[Arbeitsanweisung]: Überführen Sie sämtliche nachstehenden Einträge in eine nummerierte Liste und lassen Sie dabei alle Leerzeilen weg.

[Vorliegende Daten]:
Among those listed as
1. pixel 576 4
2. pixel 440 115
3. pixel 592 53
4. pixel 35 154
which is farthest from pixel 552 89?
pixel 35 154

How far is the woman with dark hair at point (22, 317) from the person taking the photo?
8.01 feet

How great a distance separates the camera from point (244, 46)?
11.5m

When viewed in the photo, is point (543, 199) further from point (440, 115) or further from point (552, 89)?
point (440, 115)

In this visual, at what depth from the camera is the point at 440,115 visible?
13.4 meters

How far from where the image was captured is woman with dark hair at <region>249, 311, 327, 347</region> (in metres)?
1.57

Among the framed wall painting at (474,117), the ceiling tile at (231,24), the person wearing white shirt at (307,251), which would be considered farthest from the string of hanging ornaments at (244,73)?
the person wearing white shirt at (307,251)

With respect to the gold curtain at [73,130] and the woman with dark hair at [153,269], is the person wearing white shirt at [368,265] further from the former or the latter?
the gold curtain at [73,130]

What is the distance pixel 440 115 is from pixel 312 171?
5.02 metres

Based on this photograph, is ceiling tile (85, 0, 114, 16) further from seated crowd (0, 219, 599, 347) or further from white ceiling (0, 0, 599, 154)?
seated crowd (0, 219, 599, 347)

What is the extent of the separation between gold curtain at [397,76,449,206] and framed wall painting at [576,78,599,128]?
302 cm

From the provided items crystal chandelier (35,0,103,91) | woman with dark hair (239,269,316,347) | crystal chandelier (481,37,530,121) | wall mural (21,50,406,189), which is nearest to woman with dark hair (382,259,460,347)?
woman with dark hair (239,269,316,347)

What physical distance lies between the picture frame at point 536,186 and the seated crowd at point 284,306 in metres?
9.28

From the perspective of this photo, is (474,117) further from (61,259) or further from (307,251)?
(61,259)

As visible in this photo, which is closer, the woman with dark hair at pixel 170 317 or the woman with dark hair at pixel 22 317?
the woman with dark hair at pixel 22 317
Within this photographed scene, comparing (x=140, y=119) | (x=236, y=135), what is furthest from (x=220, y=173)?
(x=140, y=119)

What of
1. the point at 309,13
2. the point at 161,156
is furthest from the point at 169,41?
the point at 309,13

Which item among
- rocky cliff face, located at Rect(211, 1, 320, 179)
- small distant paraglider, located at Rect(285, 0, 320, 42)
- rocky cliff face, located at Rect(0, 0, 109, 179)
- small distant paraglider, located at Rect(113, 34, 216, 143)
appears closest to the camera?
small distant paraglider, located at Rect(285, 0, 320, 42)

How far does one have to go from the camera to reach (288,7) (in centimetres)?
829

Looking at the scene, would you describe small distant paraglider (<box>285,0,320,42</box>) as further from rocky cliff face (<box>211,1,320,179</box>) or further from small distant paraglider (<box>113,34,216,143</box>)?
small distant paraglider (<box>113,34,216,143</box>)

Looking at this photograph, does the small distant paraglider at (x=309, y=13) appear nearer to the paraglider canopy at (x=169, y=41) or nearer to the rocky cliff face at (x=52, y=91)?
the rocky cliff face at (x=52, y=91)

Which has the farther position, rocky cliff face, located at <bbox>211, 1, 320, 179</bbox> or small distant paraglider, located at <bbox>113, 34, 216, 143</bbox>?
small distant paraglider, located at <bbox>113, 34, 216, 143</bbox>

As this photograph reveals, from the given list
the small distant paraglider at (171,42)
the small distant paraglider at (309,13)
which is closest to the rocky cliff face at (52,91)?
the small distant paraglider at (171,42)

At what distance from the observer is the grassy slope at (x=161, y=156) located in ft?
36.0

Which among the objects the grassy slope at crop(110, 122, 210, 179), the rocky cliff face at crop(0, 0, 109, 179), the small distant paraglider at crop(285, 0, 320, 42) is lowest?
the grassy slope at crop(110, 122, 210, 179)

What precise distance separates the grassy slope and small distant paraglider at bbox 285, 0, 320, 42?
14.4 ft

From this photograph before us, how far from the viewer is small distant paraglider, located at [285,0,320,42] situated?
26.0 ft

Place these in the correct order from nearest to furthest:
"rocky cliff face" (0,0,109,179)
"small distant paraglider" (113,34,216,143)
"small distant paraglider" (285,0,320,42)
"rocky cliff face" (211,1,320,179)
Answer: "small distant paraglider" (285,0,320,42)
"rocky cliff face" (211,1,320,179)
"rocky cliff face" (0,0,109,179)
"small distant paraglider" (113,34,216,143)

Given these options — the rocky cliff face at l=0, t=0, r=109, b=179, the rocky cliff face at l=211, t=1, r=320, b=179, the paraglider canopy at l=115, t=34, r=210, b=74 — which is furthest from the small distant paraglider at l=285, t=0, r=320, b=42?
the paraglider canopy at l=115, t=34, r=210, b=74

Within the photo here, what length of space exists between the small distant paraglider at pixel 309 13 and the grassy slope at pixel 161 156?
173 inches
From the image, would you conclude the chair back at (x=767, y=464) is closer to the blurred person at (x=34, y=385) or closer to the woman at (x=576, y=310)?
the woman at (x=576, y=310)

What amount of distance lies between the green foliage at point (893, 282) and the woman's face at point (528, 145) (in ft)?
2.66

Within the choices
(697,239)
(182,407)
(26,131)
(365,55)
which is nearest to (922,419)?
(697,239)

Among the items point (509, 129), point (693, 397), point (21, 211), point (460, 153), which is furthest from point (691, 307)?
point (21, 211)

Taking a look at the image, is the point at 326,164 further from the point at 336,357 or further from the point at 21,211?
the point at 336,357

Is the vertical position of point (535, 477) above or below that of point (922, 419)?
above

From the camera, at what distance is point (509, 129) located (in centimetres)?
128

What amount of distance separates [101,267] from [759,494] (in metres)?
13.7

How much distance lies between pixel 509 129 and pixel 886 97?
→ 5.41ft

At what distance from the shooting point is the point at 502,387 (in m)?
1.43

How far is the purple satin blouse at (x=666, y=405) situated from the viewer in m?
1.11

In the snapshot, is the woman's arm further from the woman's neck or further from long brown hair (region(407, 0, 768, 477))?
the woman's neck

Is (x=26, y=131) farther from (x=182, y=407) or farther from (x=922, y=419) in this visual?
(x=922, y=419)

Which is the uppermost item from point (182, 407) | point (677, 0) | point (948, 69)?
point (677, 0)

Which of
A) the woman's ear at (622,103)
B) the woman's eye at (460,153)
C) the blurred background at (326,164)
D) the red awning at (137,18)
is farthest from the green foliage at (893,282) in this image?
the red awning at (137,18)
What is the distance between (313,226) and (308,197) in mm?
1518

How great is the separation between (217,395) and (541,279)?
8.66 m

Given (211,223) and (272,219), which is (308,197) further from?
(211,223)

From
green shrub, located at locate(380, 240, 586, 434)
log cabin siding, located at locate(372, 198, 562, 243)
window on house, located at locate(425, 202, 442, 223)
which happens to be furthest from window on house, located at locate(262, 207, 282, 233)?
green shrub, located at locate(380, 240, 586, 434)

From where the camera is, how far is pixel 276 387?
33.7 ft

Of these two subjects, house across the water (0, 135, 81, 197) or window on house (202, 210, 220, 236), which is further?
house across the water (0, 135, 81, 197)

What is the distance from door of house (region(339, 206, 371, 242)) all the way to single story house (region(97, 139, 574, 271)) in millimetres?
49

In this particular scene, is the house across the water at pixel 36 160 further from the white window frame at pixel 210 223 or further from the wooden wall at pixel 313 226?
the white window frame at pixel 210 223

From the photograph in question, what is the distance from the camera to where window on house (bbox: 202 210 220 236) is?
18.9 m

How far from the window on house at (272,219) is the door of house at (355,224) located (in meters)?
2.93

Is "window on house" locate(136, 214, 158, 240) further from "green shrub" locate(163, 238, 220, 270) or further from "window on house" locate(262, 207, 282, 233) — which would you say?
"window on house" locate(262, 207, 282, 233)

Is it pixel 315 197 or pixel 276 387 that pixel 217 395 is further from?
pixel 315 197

[Gelöste Aufgabe]:
1. Among those listed as
2. 1. pixel 576 4
3. 2. pixel 440 115
4. 3. pixel 592 53
5. 4. pixel 35 154
6. which is farthest from pixel 552 89?
7. pixel 35 154
8. How far is the woman with dark hair at point (22, 317) from the person taking the photo?
9. 8.01 feet
10. How great a distance separates the camera from point (244, 46)?
11. 11.5m
12. When viewed in the photo, is point (543, 199) further from point (440, 115) or further from point (552, 89)?
13. point (440, 115)
14. In this visual, at what depth from the camera is the point at 440,115 visible?
15. 13.4 meters
16. How far from where the image was captured is woman with dark hair at <region>249, 311, 327, 347</region> (in metres)?
17. 1.57
18. Among the framed wall painting at (474,117), the ceiling tile at (231,24), the person wearing white shirt at (307,251), which would be considered farthest from the string of hanging ornaments at (244,73)?
19. the person wearing white shirt at (307,251)
20. With respect to the gold curtain at [73,130] and the woman with dark hair at [153,269], is the person wearing white shirt at [368,265] further from the former or the latter?
21. the gold curtain at [73,130]
22. What is the distance pixel 440 115 is from pixel 312 171?
23. 5.02 metres
24. Based on this photograph, is ceiling tile (85, 0, 114, 16) further from seated crowd (0, 219, 599, 347) or further from white ceiling (0, 0, 599, 154)?
25. seated crowd (0, 219, 599, 347)
26. What is the extent of the separation between gold curtain at [397,76,449,206] and framed wall painting at [576,78,599,128]?
27. 302 cm
28. From the provided items crystal chandelier (35,0,103,91) | woman with dark hair (239,269,316,347) | crystal chandelier (481,37,530,121) | wall mural (21,50,406,189), which is nearest to woman with dark hair (382,259,460,347)?
29. woman with dark hair (239,269,316,347)
30. What physical distance lies between the picture frame at point 536,186 and the seated crowd at point 284,306 in metres?
31. 9.28
32. From the perspective of this photo, is (474,117) further from (61,259) or further from (307,251)?
33. (61,259)
34. As visible in this photo, which is closer, the woman with dark hair at pixel 170 317 or the woman with dark hair at pixel 22 317?
35. the woman with dark hair at pixel 22 317
36. Within this photographed scene, comparing (x=140, y=119) | (x=236, y=135), what is furthest from (x=220, y=173)?
37. (x=140, y=119)
38. What of
39. 1. the point at 309,13
40. 2. the point at 161,156
41. is furthest from the point at 169,41?
42. the point at 309,13
43. Which item among
44. - rocky cliff face, located at Rect(211, 1, 320, 179)
45. - small distant paraglider, located at Rect(285, 0, 320, 42)
46. - rocky cliff face, located at Rect(0, 0, 109, 179)
47. - small distant paraglider, located at Rect(113, 34, 216, 143)
48. appears closest to the camera?
49. small distant paraglider, located at Rect(285, 0, 320, 42)
50. How far does one have to go from the camera to reach (288,7) (in centimetres)?
51. 829
52. Looking at the scene, would you describe small distant paraglider (<box>285,0,320,42</box>) as further from rocky cliff face (<box>211,1,320,179</box>) or further from small distant paraglider (<box>113,34,216,143</box>)?
53. small distant paraglider (<box>113,34,216,143</box>)
54. Looking at this photograph, does the small distant paraglider at (x=309, y=13) appear nearer to the paraglider canopy at (x=169, y=41) or nearer to the rocky cliff face at (x=52, y=91)?
55. the rocky cliff face at (x=52, y=91)
56. Which has the farther position, rocky cliff face, located at <bbox>211, 1, 320, 179</bbox> or small distant paraglider, located at <bbox>113, 34, 216, 143</bbox>?
57. small distant paraglider, located at <bbox>113, 34, 216, 143</bbox>
58. As this photograph reveals, from the given list
59. the small distant paraglider at (171,42)
60. the small distant paraglider at (309,13)
61. which is closest to the rocky cliff face at (52,91)?
62. the small distant paraglider at (171,42)
63. At what distance from the observer is the grassy slope at (x=161, y=156) located in ft?
64. 36.0
65. Which among the objects the grassy slope at crop(110, 122, 210, 179), the rocky cliff face at crop(0, 0, 109, 179), the small distant paraglider at crop(285, 0, 320, 42) is lowest?
66. the grassy slope at crop(110, 122, 210, 179)
67. What precise distance separates the grassy slope and small distant paraglider at bbox 285, 0, 320, 42?
68. 14.4 ft
69. From this photograph before us, how far from the viewer is small distant paraglider, located at [285,0,320,42] situated?
70. 26.0 ft
71. Place these in the correct order from nearest to furthest:
72. "rocky cliff face" (0,0,109,179)
73. "small distant paraglider" (113,34,216,143)
74. "small distant paraglider" (285,0,320,42)
75. "rocky cliff face" (211,1,320,179)
76. Answer: "small distant paraglider" (285,0,320,42)
77. "rocky cliff face" (211,1,320,179)
78. "rocky cliff face" (0,0,109,179)
79. "small distant paraglider" (113,34,216,143)
80. Given these options — the rocky cliff face at l=0, t=0, r=109, b=179, the rocky cliff face at l=211, t=1, r=320, b=179, the paraglider canopy at l=115, t=34, r=210, b=74 — which is furthest from the small distant paraglider at l=285, t=0, r=320, b=42?
81. the paraglider canopy at l=115, t=34, r=210, b=74
82. Within the photo here, what length of space exists between the small distant paraglider at pixel 309 13 and the grassy slope at pixel 161 156?
83. 173 inches
84. From the image, would you conclude the chair back at (x=767, y=464) is closer to the blurred person at (x=34, y=385) or closer to the woman at (x=576, y=310)?
85. the woman at (x=576, y=310)
86. What amount of distance lies between the green foliage at point (893, 282) and the woman's face at point (528, 145) (in ft)?
87. 2.66
88. Within the choices
89. (697,239)
90. (182,407)
91. (26,131)
92. (365,55)
93. which is nearest to (922,419)?
94. (697,239)
95. Among the items point (509, 129), point (693, 397), point (21, 211), point (460, 153), which is furthest from point (691, 307)?
96. point (21, 211)
97. Taking a look at the image, is the point at 326,164 further from the point at 336,357 or further from the point at 21,211?
98. the point at 336,357
99. Is the vertical position of point (535, 477) above or below that of point (922, 419)?
100. above
101. From the camera, at what distance is point (509, 129) located (in centimetres)?
102. 128
103. What amount of distance separates [101,267] from [759,494] (in metres)?
104. 13.7
105. How much distance lies between pixel 509 129 and pixel 886 97?
106. → 5.41ft
107. At what distance from the shooting point is the point at 502,387 (in m)?
108. 1.43
109. How far is the purple satin blouse at (x=666, y=405) situated from the viewer in m?
110. 1.11
111. In the snapshot, is the woman's arm further from the woman's neck or further from long brown hair (region(407, 0, 768, 477))?
112. the woman's neck
113. Is (x=26, y=131) farther from (x=182, y=407) or farther from (x=922, y=419) in this visual?
114. (x=922, y=419)
115. Which is the uppermost item from point (182, 407) | point (677, 0) | point (948, 69)?
116. point (677, 0)
117. Which of
118. A) the woman's ear at (622,103)
119. B) the woman's eye at (460,153)
120. C) the blurred background at (326,164)
121. D) the red awning at (137,18)
122. is farthest from the green foliage at (893,282) in this image?
123. the red awning at (137,18)
124. What is the distance between (313,226) and (308,197) in mm?
125. 1518
126. How great is the separation between (217,395) and (541,279)?
127. 8.66 m
128. Given (211,223) and (272,219), which is (308,197) further from?
129. (211,223)
130. From
131. green shrub, located at locate(380, 240, 586, 434)
132. log cabin siding, located at locate(372, 198, 562, 243)
133. window on house, located at locate(425, 202, 442, 223)
134. which happens to be furthest from window on house, located at locate(262, 207, 282, 233)?
135. green shrub, located at locate(380, 240, 586, 434)
136. From where the camera is, how far is pixel 276 387?
137. 33.7 ft
138. Of these two subjects, house across the water (0, 135, 81, 197) or window on house (202, 210, 220, 236), which is further?
139. house across the water (0, 135, 81, 197)
140. What is the distance from door of house (region(339, 206, 371, 242)) all the way to single story house (region(97, 139, 574, 271)) in millimetres?
141. 49
142. In this particular scene, is the house across the water at pixel 36 160 further from the white window frame at pixel 210 223 or further from the wooden wall at pixel 313 226?
143. the white window frame at pixel 210 223
144. From the photograph in question, what is the distance from the camera to where window on house (bbox: 202 210 220 236) is?
145. 18.9 m
146. How far from the window on house at (272,219) is the door of house at (355,224) located (in meters)?
147. 2.93
148. Is "window on house" locate(136, 214, 158, 240) further from "green shrub" locate(163, 238, 220, 270) or further from "window on house" locate(262, 207, 282, 233) — which would you say?
149. "window on house" locate(262, 207, 282, 233)
150. Is it pixel 315 197 or pixel 276 387 that pixel 217 395 is further from?
151. pixel 315 197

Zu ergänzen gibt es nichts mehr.